Scene-based reasoning data:
== == ==

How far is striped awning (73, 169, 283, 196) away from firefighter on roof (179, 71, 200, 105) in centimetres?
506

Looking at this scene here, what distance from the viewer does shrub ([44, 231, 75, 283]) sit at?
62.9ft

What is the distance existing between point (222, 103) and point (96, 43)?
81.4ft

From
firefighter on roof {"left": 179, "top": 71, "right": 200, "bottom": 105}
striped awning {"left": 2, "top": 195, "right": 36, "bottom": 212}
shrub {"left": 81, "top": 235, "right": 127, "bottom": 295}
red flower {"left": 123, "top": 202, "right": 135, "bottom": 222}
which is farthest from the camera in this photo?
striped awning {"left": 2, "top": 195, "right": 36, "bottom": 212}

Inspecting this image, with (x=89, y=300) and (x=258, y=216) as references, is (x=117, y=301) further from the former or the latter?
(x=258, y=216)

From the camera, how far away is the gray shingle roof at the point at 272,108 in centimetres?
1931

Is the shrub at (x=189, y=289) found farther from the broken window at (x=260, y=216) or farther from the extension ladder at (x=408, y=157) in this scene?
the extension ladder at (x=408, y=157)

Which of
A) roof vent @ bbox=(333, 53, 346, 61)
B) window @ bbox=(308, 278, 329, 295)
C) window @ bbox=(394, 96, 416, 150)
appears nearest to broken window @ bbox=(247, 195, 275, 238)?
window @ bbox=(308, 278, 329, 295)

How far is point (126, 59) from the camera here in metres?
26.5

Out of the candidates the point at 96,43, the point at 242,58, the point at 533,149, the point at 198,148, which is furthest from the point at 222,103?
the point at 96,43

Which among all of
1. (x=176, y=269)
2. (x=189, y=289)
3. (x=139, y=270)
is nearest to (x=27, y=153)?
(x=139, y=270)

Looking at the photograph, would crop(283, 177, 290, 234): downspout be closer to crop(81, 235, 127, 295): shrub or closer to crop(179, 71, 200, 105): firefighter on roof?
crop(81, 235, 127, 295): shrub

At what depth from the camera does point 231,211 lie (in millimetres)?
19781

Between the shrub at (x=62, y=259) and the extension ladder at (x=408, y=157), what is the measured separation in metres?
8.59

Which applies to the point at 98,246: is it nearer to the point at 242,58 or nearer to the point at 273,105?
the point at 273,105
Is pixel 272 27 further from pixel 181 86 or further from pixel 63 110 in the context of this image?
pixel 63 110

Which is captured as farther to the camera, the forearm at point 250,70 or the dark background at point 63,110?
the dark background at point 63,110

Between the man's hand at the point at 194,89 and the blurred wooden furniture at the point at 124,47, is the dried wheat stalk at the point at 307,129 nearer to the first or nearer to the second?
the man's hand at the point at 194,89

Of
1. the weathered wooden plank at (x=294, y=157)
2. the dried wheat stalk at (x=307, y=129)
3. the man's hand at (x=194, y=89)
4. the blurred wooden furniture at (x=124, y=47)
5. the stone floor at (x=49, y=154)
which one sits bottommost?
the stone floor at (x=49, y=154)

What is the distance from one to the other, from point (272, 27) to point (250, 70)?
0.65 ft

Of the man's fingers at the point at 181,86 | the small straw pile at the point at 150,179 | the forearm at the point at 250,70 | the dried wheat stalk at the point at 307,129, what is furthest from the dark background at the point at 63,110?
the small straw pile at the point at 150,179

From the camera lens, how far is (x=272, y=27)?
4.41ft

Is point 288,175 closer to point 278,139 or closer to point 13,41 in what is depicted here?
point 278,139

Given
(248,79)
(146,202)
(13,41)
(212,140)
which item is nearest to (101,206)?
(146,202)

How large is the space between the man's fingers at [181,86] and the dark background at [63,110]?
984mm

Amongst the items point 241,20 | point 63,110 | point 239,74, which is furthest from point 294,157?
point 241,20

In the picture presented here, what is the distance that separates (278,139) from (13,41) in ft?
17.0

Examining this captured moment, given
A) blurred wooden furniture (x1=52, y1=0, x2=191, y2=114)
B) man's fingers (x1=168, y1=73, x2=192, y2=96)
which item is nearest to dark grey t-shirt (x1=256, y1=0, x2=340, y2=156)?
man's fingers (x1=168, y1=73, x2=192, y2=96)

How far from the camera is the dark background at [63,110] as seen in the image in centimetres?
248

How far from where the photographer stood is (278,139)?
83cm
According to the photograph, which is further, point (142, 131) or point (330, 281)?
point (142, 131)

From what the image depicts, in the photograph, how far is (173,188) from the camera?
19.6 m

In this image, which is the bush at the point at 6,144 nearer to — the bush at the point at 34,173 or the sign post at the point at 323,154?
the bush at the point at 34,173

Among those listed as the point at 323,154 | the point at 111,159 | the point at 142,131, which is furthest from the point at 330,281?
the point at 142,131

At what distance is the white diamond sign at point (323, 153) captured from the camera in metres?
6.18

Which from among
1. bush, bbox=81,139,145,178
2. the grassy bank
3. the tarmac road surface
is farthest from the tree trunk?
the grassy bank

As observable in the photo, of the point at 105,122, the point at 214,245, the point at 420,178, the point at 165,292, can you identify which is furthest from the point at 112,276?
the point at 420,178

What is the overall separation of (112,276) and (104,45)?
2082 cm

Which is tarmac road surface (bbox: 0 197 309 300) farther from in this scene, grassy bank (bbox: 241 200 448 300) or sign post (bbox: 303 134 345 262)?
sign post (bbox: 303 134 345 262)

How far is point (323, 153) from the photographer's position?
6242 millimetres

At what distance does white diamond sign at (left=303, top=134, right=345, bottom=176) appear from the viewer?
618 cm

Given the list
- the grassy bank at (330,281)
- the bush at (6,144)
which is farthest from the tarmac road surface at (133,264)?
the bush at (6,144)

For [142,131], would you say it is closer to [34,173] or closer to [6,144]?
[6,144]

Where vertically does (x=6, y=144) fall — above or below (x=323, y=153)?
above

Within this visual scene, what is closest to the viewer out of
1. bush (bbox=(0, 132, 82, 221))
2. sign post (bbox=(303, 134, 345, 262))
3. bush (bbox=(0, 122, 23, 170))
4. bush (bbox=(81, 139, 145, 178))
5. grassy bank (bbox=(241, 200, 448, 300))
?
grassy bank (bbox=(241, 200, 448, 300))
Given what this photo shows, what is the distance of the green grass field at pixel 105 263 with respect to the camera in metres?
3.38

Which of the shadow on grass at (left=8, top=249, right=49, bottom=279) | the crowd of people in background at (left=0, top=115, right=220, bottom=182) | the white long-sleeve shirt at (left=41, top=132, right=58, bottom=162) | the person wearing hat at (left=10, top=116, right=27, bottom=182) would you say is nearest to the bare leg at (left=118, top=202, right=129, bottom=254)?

== == ==

● **Problem statement**
Swap "bush" for "shrub" in the stretch of the data from the line containing "Within this visual" through the end, and write out only that stretch with everything else unchanged.

● **Task output**
Within this visual scene, what is closest to the viewer out of
1. shrub (bbox=(0, 132, 82, 221))
2. sign post (bbox=(303, 134, 345, 262))
3. shrub (bbox=(0, 122, 23, 170))
4. shrub (bbox=(81, 139, 145, 178))
5. grassy bank (bbox=(241, 200, 448, 300))
?
grassy bank (bbox=(241, 200, 448, 300))
Given what this photo shows, what is the distance of the green grass field at pixel 105 263 with respect to the camera in metres?
3.38

Which of the shadow on grass at (left=8, top=249, right=49, bottom=279) | the crowd of people in background at (left=0, top=115, right=220, bottom=182) | the white long-sleeve shirt at (left=41, top=132, right=58, bottom=162) | the person wearing hat at (left=10, top=116, right=27, bottom=182) would you say is nearest to the bare leg at (left=118, top=202, right=129, bottom=254)?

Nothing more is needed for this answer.